Professor
Jerry Gollub has received one of the most prestigious awards
in physics, the 2003 Fluid Dynamics Prize of the American Physical
Society (APS). The award will be presented at a ceremony on
Nov. 23, 2003. He is the only winner in the history of the prize
to hail from a liberal arts college.
The Fluid
Dynamics Prize is one of a number of prizes awarded annually
in different areas of physics by the APS. Established in 1979,
the prize recognizes and encourages outstanding achievement
in fluid dynamics research. The prize consists of a certificate
and a cash award.
The APS cited
Gollub for “his elucidation of chaos, instabilities, mixing
and pattern formation in various contexts including fluid convection,
and his contribution to our understanding of surface waves,
film and granular flows, all through his clever experiments,
lucid papers, and lively lectures.” Twenty-four Haverford
students, from the class of 1975 to the class of 2003, collaborated
on the work the prize recognizes.
This is not
Gollub’s first award from the APS; he was the first recipient
of the Society’s Award for Research in an Undergraduate
Institution in 1985. He has also held Danforth, Woodrow Wilson,
and Guggenheim Fellowships.
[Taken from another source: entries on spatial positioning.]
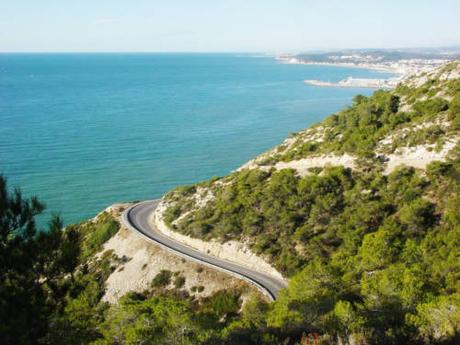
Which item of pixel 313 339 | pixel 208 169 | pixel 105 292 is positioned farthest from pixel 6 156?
pixel 313 339

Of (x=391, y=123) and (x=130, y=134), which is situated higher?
(x=391, y=123)

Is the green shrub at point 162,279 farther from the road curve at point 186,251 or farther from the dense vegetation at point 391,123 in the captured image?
the dense vegetation at point 391,123

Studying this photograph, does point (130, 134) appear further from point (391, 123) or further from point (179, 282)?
point (179, 282)

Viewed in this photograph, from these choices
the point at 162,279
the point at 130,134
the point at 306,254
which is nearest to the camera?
the point at 306,254

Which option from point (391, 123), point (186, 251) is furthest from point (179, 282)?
point (391, 123)

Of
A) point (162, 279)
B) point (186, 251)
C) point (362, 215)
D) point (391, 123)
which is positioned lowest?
point (162, 279)

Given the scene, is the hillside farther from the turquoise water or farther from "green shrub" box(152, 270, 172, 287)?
the turquoise water

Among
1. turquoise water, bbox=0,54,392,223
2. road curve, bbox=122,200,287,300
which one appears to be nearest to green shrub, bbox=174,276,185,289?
road curve, bbox=122,200,287,300
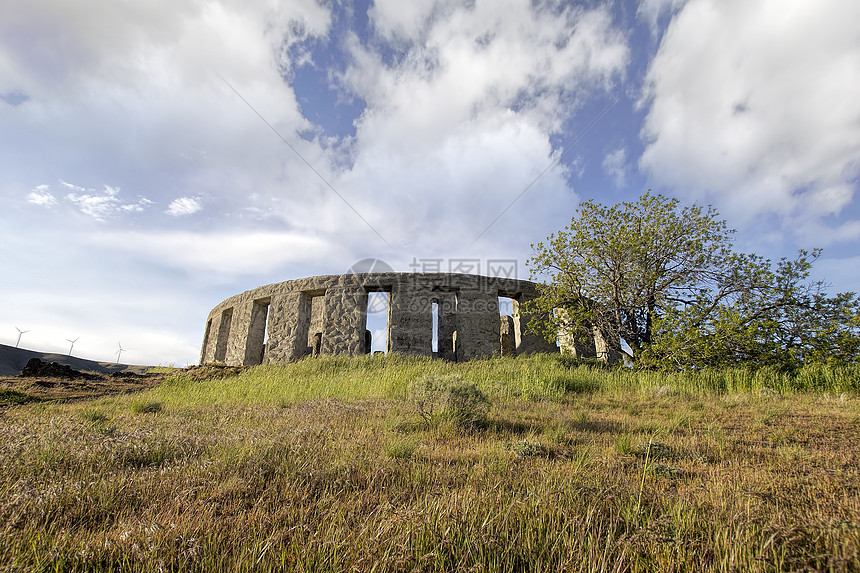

He became a Fellow of the American
Academy of Arts and Sciences in 1992 and, the following year,
was elected to membership in the National Academy of Sciences,
where he is the only physicist from an undergraduate institution.
A member of
Haverford’s faculty since 1970, Gollub received his undergraduate
degree, summa cum laude, in 1966 from Oberlin College and his
Ph.D. in experimental condensed matter physics from Harvard
University in 1971. He has performed a wide range of experiments
on nonlinear and non-equilibrium phenomena, including studies
of instabilities and pattern formation in fluids, chaotic dynamics
and turbulence, nonlinear waves, patterns formed at the surface
of growing crystals, the dynamics of granular materials, and
mixing in fluids. He has co-authored a textbook on chaotic dynamics,
and is a member of the graduate groups in physics and mechanical
engineering at the University of Pennsylvania.